The cyber security experts: It could be the work of DarkHotel, which has been conducting cyber espionage operations since at least 2007

Urbelis said he did not know who was responsible. However, two other sources said they suspected DarkHotel. It’s a group of hackers which has been conducting cyber espionage operations since at least 2007. Asked by Reuters about the incident, Aggio confirmed that the site spotted by Urbelis had been used in an attempt to steal passwords from multiple agency staffers. “There has been a big increase in targeting of the WHO and other cyber security incidents,” he explained. “There are no hard numbers, but such compromise attempts against us and the use of [WHO] impersonations to target others have more than doubled.” Moreover, the agency published recently an alert, warning that hackers are posing as WHO to steal money and sensitive information from the public.
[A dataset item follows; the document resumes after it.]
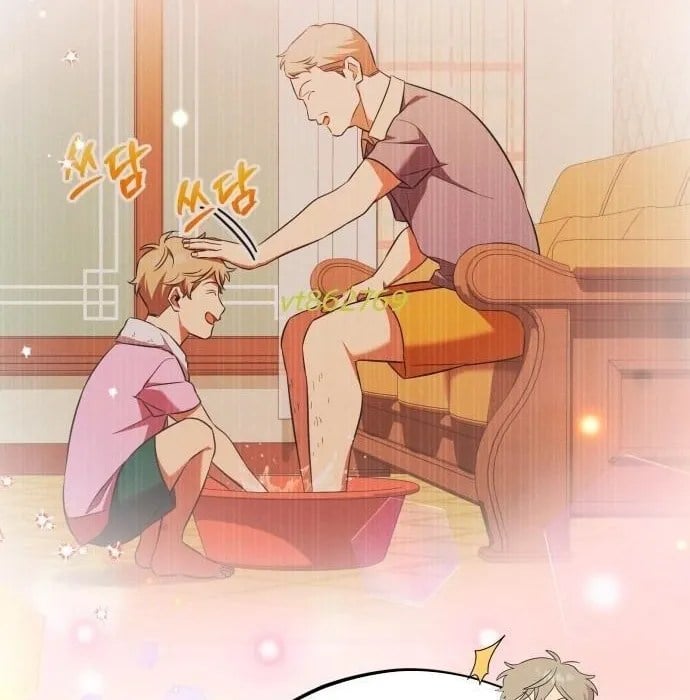 Thiên Ma Bấm Huyệt Chap 74 - Next Chap 75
Any information about cures or tests or vaccines relating to pandemic would be priceless and the priority of any intelligence organization of an affected country

According to cyber security firms Bitdefender and Kaspersky, cybercrime hackers could have targeted information on anti-coronavirus efforts. In fact, many of DarkHotel’s operations have been traced in East Asia. The area has been particularly affected by the COVID-19. Specific targets have included government employees and business executives in China, North Korea, Japan and the US. Any information about cures or tests or vaccines relating to pandemic, in fact, would be priceless and the priority of any intelligence organization of an affected country. However, there is no solid evidence that the threat group is responsible of the attacks.